Яндекс

Tuesday, November 25, 2014

A word for HLE

This is my old article, which I wrote before I announced my work on GLideN64. I decided to publish it here because it will be useful for my next post.


Introduction.

As you know, there are two approaches to emulation: Low Level (or traditional) Emulation, LLE, and High Level Emulation, that is HLE. HLE approach is possible when all software running on the emulated system uses a common library. HLE emulator implements this library as much effective as possible, without care how actual hardware does that job. Thus, HLE emulator makes some kind of shortcut in emulation process, bypassing actual emulation of some piece of hardware.

HLE pros:
  • Tremendous speed increase in compare with traditional emulation

HLE cons
  • If there are several version of the common library, each version must be implemented separately
  • If a game uses unknown version of the library, it can’t be run
  • Errors and incompleteness in library implementation cause various glitches

LLE pros:
  • Being implemented once it will work for all software.

LLE cons:
  • Requires much more computational resources than HLE.

HLE vs. LLE in N64 emulation

For a long time HLE was key feature of N64 emulation. All N64 games use a library for render audio and graphics. The library runs on powerful multimedia Reality Co-Processor, RCP. RCP actually consist of two parts: programmable Reality Signal Processor, RSP, which executes graphics and audio tasks, and Reality Display Processor, RDP, which draws the graphics in the frame buffer. The library, known as microcode, is loaded into RSP and controls its work. That is it defines how graphics and audio tasks must be performed. HLE emulators implement the microcode and thus bypass emulation of very powerful module, which can perform many scalar and vector operations per cycle.

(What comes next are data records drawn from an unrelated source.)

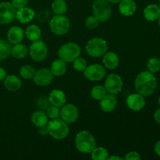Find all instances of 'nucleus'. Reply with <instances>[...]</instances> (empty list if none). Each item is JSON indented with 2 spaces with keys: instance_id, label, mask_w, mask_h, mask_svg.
Segmentation results:
<instances>
[{
  "instance_id": "nucleus-1",
  "label": "nucleus",
  "mask_w": 160,
  "mask_h": 160,
  "mask_svg": "<svg viewBox=\"0 0 160 160\" xmlns=\"http://www.w3.org/2000/svg\"><path fill=\"white\" fill-rule=\"evenodd\" d=\"M157 86V81L152 73L143 71L139 73L134 81V88L138 93L144 97L149 96L154 93Z\"/></svg>"
},
{
  "instance_id": "nucleus-2",
  "label": "nucleus",
  "mask_w": 160,
  "mask_h": 160,
  "mask_svg": "<svg viewBox=\"0 0 160 160\" xmlns=\"http://www.w3.org/2000/svg\"><path fill=\"white\" fill-rule=\"evenodd\" d=\"M75 145L80 152L88 154L96 147L94 136L89 131H81L75 137Z\"/></svg>"
},
{
  "instance_id": "nucleus-3",
  "label": "nucleus",
  "mask_w": 160,
  "mask_h": 160,
  "mask_svg": "<svg viewBox=\"0 0 160 160\" xmlns=\"http://www.w3.org/2000/svg\"><path fill=\"white\" fill-rule=\"evenodd\" d=\"M68 123H66L62 119H52L48 122V134L52 138L57 140H62L68 136L69 129Z\"/></svg>"
},
{
  "instance_id": "nucleus-4",
  "label": "nucleus",
  "mask_w": 160,
  "mask_h": 160,
  "mask_svg": "<svg viewBox=\"0 0 160 160\" xmlns=\"http://www.w3.org/2000/svg\"><path fill=\"white\" fill-rule=\"evenodd\" d=\"M81 47L74 42H68L59 48L58 56L65 62H73L81 55Z\"/></svg>"
},
{
  "instance_id": "nucleus-5",
  "label": "nucleus",
  "mask_w": 160,
  "mask_h": 160,
  "mask_svg": "<svg viewBox=\"0 0 160 160\" xmlns=\"http://www.w3.org/2000/svg\"><path fill=\"white\" fill-rule=\"evenodd\" d=\"M85 49L88 54L92 57H101L107 52L108 45L104 39L101 38H94L88 42Z\"/></svg>"
},
{
  "instance_id": "nucleus-6",
  "label": "nucleus",
  "mask_w": 160,
  "mask_h": 160,
  "mask_svg": "<svg viewBox=\"0 0 160 160\" xmlns=\"http://www.w3.org/2000/svg\"><path fill=\"white\" fill-rule=\"evenodd\" d=\"M94 16L99 22H106L112 15V8L107 0H95L92 5Z\"/></svg>"
},
{
  "instance_id": "nucleus-7",
  "label": "nucleus",
  "mask_w": 160,
  "mask_h": 160,
  "mask_svg": "<svg viewBox=\"0 0 160 160\" xmlns=\"http://www.w3.org/2000/svg\"><path fill=\"white\" fill-rule=\"evenodd\" d=\"M50 30L56 35H63L69 31L70 23L69 19L64 15H56L49 22Z\"/></svg>"
},
{
  "instance_id": "nucleus-8",
  "label": "nucleus",
  "mask_w": 160,
  "mask_h": 160,
  "mask_svg": "<svg viewBox=\"0 0 160 160\" xmlns=\"http://www.w3.org/2000/svg\"><path fill=\"white\" fill-rule=\"evenodd\" d=\"M48 47L43 41L37 40L33 42L30 46V56L31 59L36 62L45 60L48 55Z\"/></svg>"
},
{
  "instance_id": "nucleus-9",
  "label": "nucleus",
  "mask_w": 160,
  "mask_h": 160,
  "mask_svg": "<svg viewBox=\"0 0 160 160\" xmlns=\"http://www.w3.org/2000/svg\"><path fill=\"white\" fill-rule=\"evenodd\" d=\"M16 9L12 3L4 2L0 3V23L9 24L16 18Z\"/></svg>"
},
{
  "instance_id": "nucleus-10",
  "label": "nucleus",
  "mask_w": 160,
  "mask_h": 160,
  "mask_svg": "<svg viewBox=\"0 0 160 160\" xmlns=\"http://www.w3.org/2000/svg\"><path fill=\"white\" fill-rule=\"evenodd\" d=\"M123 86V82L121 77L114 73L109 74L105 81V88L109 94L116 95L120 93L122 91Z\"/></svg>"
},
{
  "instance_id": "nucleus-11",
  "label": "nucleus",
  "mask_w": 160,
  "mask_h": 160,
  "mask_svg": "<svg viewBox=\"0 0 160 160\" xmlns=\"http://www.w3.org/2000/svg\"><path fill=\"white\" fill-rule=\"evenodd\" d=\"M84 74L87 79L92 81H98L103 79L106 75L104 67L100 64H92L86 67L84 70Z\"/></svg>"
},
{
  "instance_id": "nucleus-12",
  "label": "nucleus",
  "mask_w": 160,
  "mask_h": 160,
  "mask_svg": "<svg viewBox=\"0 0 160 160\" xmlns=\"http://www.w3.org/2000/svg\"><path fill=\"white\" fill-rule=\"evenodd\" d=\"M53 78L54 75L52 73L51 70L48 68H42L35 71V73L33 77V81L37 85L45 87L49 85L52 82Z\"/></svg>"
},
{
  "instance_id": "nucleus-13",
  "label": "nucleus",
  "mask_w": 160,
  "mask_h": 160,
  "mask_svg": "<svg viewBox=\"0 0 160 160\" xmlns=\"http://www.w3.org/2000/svg\"><path fill=\"white\" fill-rule=\"evenodd\" d=\"M60 117L66 123H75L79 117V111L78 107L71 103L67 105L64 104L60 110Z\"/></svg>"
},
{
  "instance_id": "nucleus-14",
  "label": "nucleus",
  "mask_w": 160,
  "mask_h": 160,
  "mask_svg": "<svg viewBox=\"0 0 160 160\" xmlns=\"http://www.w3.org/2000/svg\"><path fill=\"white\" fill-rule=\"evenodd\" d=\"M127 106L134 111H140L145 106V99L143 95L139 93L131 94L127 98Z\"/></svg>"
},
{
  "instance_id": "nucleus-15",
  "label": "nucleus",
  "mask_w": 160,
  "mask_h": 160,
  "mask_svg": "<svg viewBox=\"0 0 160 160\" xmlns=\"http://www.w3.org/2000/svg\"><path fill=\"white\" fill-rule=\"evenodd\" d=\"M24 38V31L20 27L13 26L9 28L7 33L8 42L10 44L20 43Z\"/></svg>"
},
{
  "instance_id": "nucleus-16",
  "label": "nucleus",
  "mask_w": 160,
  "mask_h": 160,
  "mask_svg": "<svg viewBox=\"0 0 160 160\" xmlns=\"http://www.w3.org/2000/svg\"><path fill=\"white\" fill-rule=\"evenodd\" d=\"M117 105V99L115 95L109 94L100 100V107L105 112H110L115 109Z\"/></svg>"
},
{
  "instance_id": "nucleus-17",
  "label": "nucleus",
  "mask_w": 160,
  "mask_h": 160,
  "mask_svg": "<svg viewBox=\"0 0 160 160\" xmlns=\"http://www.w3.org/2000/svg\"><path fill=\"white\" fill-rule=\"evenodd\" d=\"M48 100L52 106L62 107L67 101L66 95L62 90L59 89H54L50 92L48 95Z\"/></svg>"
},
{
  "instance_id": "nucleus-18",
  "label": "nucleus",
  "mask_w": 160,
  "mask_h": 160,
  "mask_svg": "<svg viewBox=\"0 0 160 160\" xmlns=\"http://www.w3.org/2000/svg\"><path fill=\"white\" fill-rule=\"evenodd\" d=\"M35 17L34 11L28 7H23L19 9L16 12V18L22 23H28L32 21Z\"/></svg>"
},
{
  "instance_id": "nucleus-19",
  "label": "nucleus",
  "mask_w": 160,
  "mask_h": 160,
  "mask_svg": "<svg viewBox=\"0 0 160 160\" xmlns=\"http://www.w3.org/2000/svg\"><path fill=\"white\" fill-rule=\"evenodd\" d=\"M137 6L134 0H121L119 5L120 13L126 17L133 15L135 12Z\"/></svg>"
},
{
  "instance_id": "nucleus-20",
  "label": "nucleus",
  "mask_w": 160,
  "mask_h": 160,
  "mask_svg": "<svg viewBox=\"0 0 160 160\" xmlns=\"http://www.w3.org/2000/svg\"><path fill=\"white\" fill-rule=\"evenodd\" d=\"M102 62L104 64L105 67H106L109 70H114L117 68L120 63V59L118 56L113 52H106L103 55Z\"/></svg>"
},
{
  "instance_id": "nucleus-21",
  "label": "nucleus",
  "mask_w": 160,
  "mask_h": 160,
  "mask_svg": "<svg viewBox=\"0 0 160 160\" xmlns=\"http://www.w3.org/2000/svg\"><path fill=\"white\" fill-rule=\"evenodd\" d=\"M3 81H4L5 88L10 92H17L21 88V80L16 75L6 76Z\"/></svg>"
},
{
  "instance_id": "nucleus-22",
  "label": "nucleus",
  "mask_w": 160,
  "mask_h": 160,
  "mask_svg": "<svg viewBox=\"0 0 160 160\" xmlns=\"http://www.w3.org/2000/svg\"><path fill=\"white\" fill-rule=\"evenodd\" d=\"M160 14L159 6L156 4H150L144 9V17L148 21H154L158 20Z\"/></svg>"
},
{
  "instance_id": "nucleus-23",
  "label": "nucleus",
  "mask_w": 160,
  "mask_h": 160,
  "mask_svg": "<svg viewBox=\"0 0 160 160\" xmlns=\"http://www.w3.org/2000/svg\"><path fill=\"white\" fill-rule=\"evenodd\" d=\"M51 71L53 75L56 77H61L67 72V65L64 61L60 59L53 61L51 65Z\"/></svg>"
},
{
  "instance_id": "nucleus-24",
  "label": "nucleus",
  "mask_w": 160,
  "mask_h": 160,
  "mask_svg": "<svg viewBox=\"0 0 160 160\" xmlns=\"http://www.w3.org/2000/svg\"><path fill=\"white\" fill-rule=\"evenodd\" d=\"M28 54V48L25 45L21 43L15 44L11 48V55L16 59H23Z\"/></svg>"
},
{
  "instance_id": "nucleus-25",
  "label": "nucleus",
  "mask_w": 160,
  "mask_h": 160,
  "mask_svg": "<svg viewBox=\"0 0 160 160\" xmlns=\"http://www.w3.org/2000/svg\"><path fill=\"white\" fill-rule=\"evenodd\" d=\"M31 121L34 125L38 128H40L48 123V117L43 111H35L31 115Z\"/></svg>"
},
{
  "instance_id": "nucleus-26",
  "label": "nucleus",
  "mask_w": 160,
  "mask_h": 160,
  "mask_svg": "<svg viewBox=\"0 0 160 160\" xmlns=\"http://www.w3.org/2000/svg\"><path fill=\"white\" fill-rule=\"evenodd\" d=\"M25 35L27 36L28 40L31 42H35V41L39 40L42 35V31H41L40 28L35 24H31L27 28L26 31H25Z\"/></svg>"
},
{
  "instance_id": "nucleus-27",
  "label": "nucleus",
  "mask_w": 160,
  "mask_h": 160,
  "mask_svg": "<svg viewBox=\"0 0 160 160\" xmlns=\"http://www.w3.org/2000/svg\"><path fill=\"white\" fill-rule=\"evenodd\" d=\"M52 9L56 15H63L67 10V4L65 0H54L52 3Z\"/></svg>"
},
{
  "instance_id": "nucleus-28",
  "label": "nucleus",
  "mask_w": 160,
  "mask_h": 160,
  "mask_svg": "<svg viewBox=\"0 0 160 160\" xmlns=\"http://www.w3.org/2000/svg\"><path fill=\"white\" fill-rule=\"evenodd\" d=\"M91 156L94 160H106L109 157V153L103 147H95L91 152Z\"/></svg>"
},
{
  "instance_id": "nucleus-29",
  "label": "nucleus",
  "mask_w": 160,
  "mask_h": 160,
  "mask_svg": "<svg viewBox=\"0 0 160 160\" xmlns=\"http://www.w3.org/2000/svg\"><path fill=\"white\" fill-rule=\"evenodd\" d=\"M11 54L10 43L3 39H0V61L7 59Z\"/></svg>"
},
{
  "instance_id": "nucleus-30",
  "label": "nucleus",
  "mask_w": 160,
  "mask_h": 160,
  "mask_svg": "<svg viewBox=\"0 0 160 160\" xmlns=\"http://www.w3.org/2000/svg\"><path fill=\"white\" fill-rule=\"evenodd\" d=\"M106 95H107V91L105 88V87L101 85L95 86L94 88H92V91H91V95H92V98H94L95 100H98V101H100Z\"/></svg>"
},
{
  "instance_id": "nucleus-31",
  "label": "nucleus",
  "mask_w": 160,
  "mask_h": 160,
  "mask_svg": "<svg viewBox=\"0 0 160 160\" xmlns=\"http://www.w3.org/2000/svg\"><path fill=\"white\" fill-rule=\"evenodd\" d=\"M35 73V69L31 65L23 66L20 70V74L24 79H31Z\"/></svg>"
},
{
  "instance_id": "nucleus-32",
  "label": "nucleus",
  "mask_w": 160,
  "mask_h": 160,
  "mask_svg": "<svg viewBox=\"0 0 160 160\" xmlns=\"http://www.w3.org/2000/svg\"><path fill=\"white\" fill-rule=\"evenodd\" d=\"M147 68L148 71L151 73H157L160 70V60L159 59L156 57H152L148 59V63H147Z\"/></svg>"
},
{
  "instance_id": "nucleus-33",
  "label": "nucleus",
  "mask_w": 160,
  "mask_h": 160,
  "mask_svg": "<svg viewBox=\"0 0 160 160\" xmlns=\"http://www.w3.org/2000/svg\"><path fill=\"white\" fill-rule=\"evenodd\" d=\"M46 115L48 118L50 119H56L60 117V109L59 107L56 106H49L46 109Z\"/></svg>"
},
{
  "instance_id": "nucleus-34",
  "label": "nucleus",
  "mask_w": 160,
  "mask_h": 160,
  "mask_svg": "<svg viewBox=\"0 0 160 160\" xmlns=\"http://www.w3.org/2000/svg\"><path fill=\"white\" fill-rule=\"evenodd\" d=\"M87 62L84 59L81 57H78L74 61H73V68L77 70V71L82 72L87 67Z\"/></svg>"
},
{
  "instance_id": "nucleus-35",
  "label": "nucleus",
  "mask_w": 160,
  "mask_h": 160,
  "mask_svg": "<svg viewBox=\"0 0 160 160\" xmlns=\"http://www.w3.org/2000/svg\"><path fill=\"white\" fill-rule=\"evenodd\" d=\"M98 23L99 21L95 16H89L85 20V26L90 30L95 29L98 26Z\"/></svg>"
},
{
  "instance_id": "nucleus-36",
  "label": "nucleus",
  "mask_w": 160,
  "mask_h": 160,
  "mask_svg": "<svg viewBox=\"0 0 160 160\" xmlns=\"http://www.w3.org/2000/svg\"><path fill=\"white\" fill-rule=\"evenodd\" d=\"M49 16H50L49 9H43V10L40 11V12H38V20L40 22H42V23H44V22H45L47 20H48Z\"/></svg>"
},
{
  "instance_id": "nucleus-37",
  "label": "nucleus",
  "mask_w": 160,
  "mask_h": 160,
  "mask_svg": "<svg viewBox=\"0 0 160 160\" xmlns=\"http://www.w3.org/2000/svg\"><path fill=\"white\" fill-rule=\"evenodd\" d=\"M49 104H51L48 100V98H47V97H40V98L38 99V106L41 108V109H46L48 106H50Z\"/></svg>"
},
{
  "instance_id": "nucleus-38",
  "label": "nucleus",
  "mask_w": 160,
  "mask_h": 160,
  "mask_svg": "<svg viewBox=\"0 0 160 160\" xmlns=\"http://www.w3.org/2000/svg\"><path fill=\"white\" fill-rule=\"evenodd\" d=\"M28 0H12V5L14 6L15 9H21L25 7L28 5Z\"/></svg>"
},
{
  "instance_id": "nucleus-39",
  "label": "nucleus",
  "mask_w": 160,
  "mask_h": 160,
  "mask_svg": "<svg viewBox=\"0 0 160 160\" xmlns=\"http://www.w3.org/2000/svg\"><path fill=\"white\" fill-rule=\"evenodd\" d=\"M126 160H140L141 156L137 152H130L124 158Z\"/></svg>"
},
{
  "instance_id": "nucleus-40",
  "label": "nucleus",
  "mask_w": 160,
  "mask_h": 160,
  "mask_svg": "<svg viewBox=\"0 0 160 160\" xmlns=\"http://www.w3.org/2000/svg\"><path fill=\"white\" fill-rule=\"evenodd\" d=\"M38 133L40 134V135L42 136H45L47 134H48V123L44 126L40 127L38 129Z\"/></svg>"
},
{
  "instance_id": "nucleus-41",
  "label": "nucleus",
  "mask_w": 160,
  "mask_h": 160,
  "mask_svg": "<svg viewBox=\"0 0 160 160\" xmlns=\"http://www.w3.org/2000/svg\"><path fill=\"white\" fill-rule=\"evenodd\" d=\"M154 118H155V120L156 121V123H158L159 124H160V108L159 109H158L156 111V112H155Z\"/></svg>"
},
{
  "instance_id": "nucleus-42",
  "label": "nucleus",
  "mask_w": 160,
  "mask_h": 160,
  "mask_svg": "<svg viewBox=\"0 0 160 160\" xmlns=\"http://www.w3.org/2000/svg\"><path fill=\"white\" fill-rule=\"evenodd\" d=\"M6 77V71L5 70L4 68L0 67V81H3Z\"/></svg>"
},
{
  "instance_id": "nucleus-43",
  "label": "nucleus",
  "mask_w": 160,
  "mask_h": 160,
  "mask_svg": "<svg viewBox=\"0 0 160 160\" xmlns=\"http://www.w3.org/2000/svg\"><path fill=\"white\" fill-rule=\"evenodd\" d=\"M155 152H156V154L158 155V156L160 157V140L158 141L157 142H156V145H155Z\"/></svg>"
},
{
  "instance_id": "nucleus-44",
  "label": "nucleus",
  "mask_w": 160,
  "mask_h": 160,
  "mask_svg": "<svg viewBox=\"0 0 160 160\" xmlns=\"http://www.w3.org/2000/svg\"><path fill=\"white\" fill-rule=\"evenodd\" d=\"M109 160H123V158H121V157H119V156H110V157H108V159Z\"/></svg>"
},
{
  "instance_id": "nucleus-45",
  "label": "nucleus",
  "mask_w": 160,
  "mask_h": 160,
  "mask_svg": "<svg viewBox=\"0 0 160 160\" xmlns=\"http://www.w3.org/2000/svg\"><path fill=\"white\" fill-rule=\"evenodd\" d=\"M109 3H118L120 2L121 0H107Z\"/></svg>"
},
{
  "instance_id": "nucleus-46",
  "label": "nucleus",
  "mask_w": 160,
  "mask_h": 160,
  "mask_svg": "<svg viewBox=\"0 0 160 160\" xmlns=\"http://www.w3.org/2000/svg\"><path fill=\"white\" fill-rule=\"evenodd\" d=\"M158 20H159V25L160 27V14H159V18H158Z\"/></svg>"
},
{
  "instance_id": "nucleus-47",
  "label": "nucleus",
  "mask_w": 160,
  "mask_h": 160,
  "mask_svg": "<svg viewBox=\"0 0 160 160\" xmlns=\"http://www.w3.org/2000/svg\"><path fill=\"white\" fill-rule=\"evenodd\" d=\"M159 106H160V96H159Z\"/></svg>"
},
{
  "instance_id": "nucleus-48",
  "label": "nucleus",
  "mask_w": 160,
  "mask_h": 160,
  "mask_svg": "<svg viewBox=\"0 0 160 160\" xmlns=\"http://www.w3.org/2000/svg\"><path fill=\"white\" fill-rule=\"evenodd\" d=\"M159 2H160V0H159Z\"/></svg>"
}]
</instances>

At the beginning of N64 emulation HLE was the only option to achieve full speed emulation, because Pentium II based PC were just few times more powerful than emulated system. Thus the first emulator capable to run commercial games was named UltraHLE. It was a great piece of software, but none of the game it run was emulated perfectly. Each game had visual glitches. Many emulators were released after UltraHLE, compatibility increased greatly, but graphics glitches are still with us. Most of people used to blame HLE for that.

A word for HLE

If in the beginning of N64 emulation LLE was not an option, 10 years after PC became powerful enough to run LLE full speed. LLE video and audio plugins were implemented, and today N64 emulators may not use HLE at all. However, graphics (and audio) glitches are still there. LLE plugins have the same (or even more) glitches as HLE ones. It proves that HLE approach itself is not responsible for the glitches.

HLE plugin screen shot:


LLE plugin screen shot:

HLE is totally responsible for “unsupported microcode” problem. If some game uses custom microcode with unknown specification, such game can’t run with HLE. How many games still have “unsupported microcode” status? Ten at the most.

HLE is partially responsible for incomplete microcode implementation. Some games use modified versions of common microcodes, and these modification not always correctly decoded and implemented. This is rare case too. Also, there is a chance that microcode implementation will be improved.

All other graphics glitches are caused by difference between N64 graphics hardware and PC graphics cards. And this problem is common for HLE and LLE. N64 hardware has capabilities, which have no direct analogues in PC hardware. And while shaders allow programmers to reproduce most of N64 special effects, N64 work with frame buffer can’t be totally emulated with PC hardware.

From the other side, PC graphics cards allow to greatly improve visual quality of emulated games. From the beginning, N64 emulators render games in resolution, which is much higher than the original one. FSAA, anisotropic filtering, texture magnification filters and finally hi-res texture packs make our favorite games look if not modern but at least descent.

Already mentioned shaders not only allow programmers to emulate N64 special effects, but also can be used for features, which N64 could not dream of. For example, most of N64 games heavily use lighting to produce realistic image. Lighting is computationally intensive feature, and N64 can do it only per vertex. Besides, lighting calculation method used in N64 is very different from the one, used on PC hardware and thus N64 emulators do vertex lighting calculation in software. With shaders it is possible not only perform lighting calculation in hardware, but also do it per pixel. Look at the screen shots.

Traditional lighting calculation:


Per-pixel lighting:

Close look:
As you see, per pixel lighting calculation produces smoother and more correct color gradient. It looks better in dynamic, when light sources are moving. It’s not astounding image quality improvement, but it is nice anyway.

Another example:

This is very primitive implementation of cell-shading. It should look better with specially made “cell-shading” textures. The point here is that cell-shading effect is based on lighting calculation: we need to know light intensity to calculate it.

Now I have bad news for HLE haters: these lighting-based effects can be done only with HLE. Because with LLE all vertex computations are done by RSP plugin and LLE video plugin is mere rasterizer.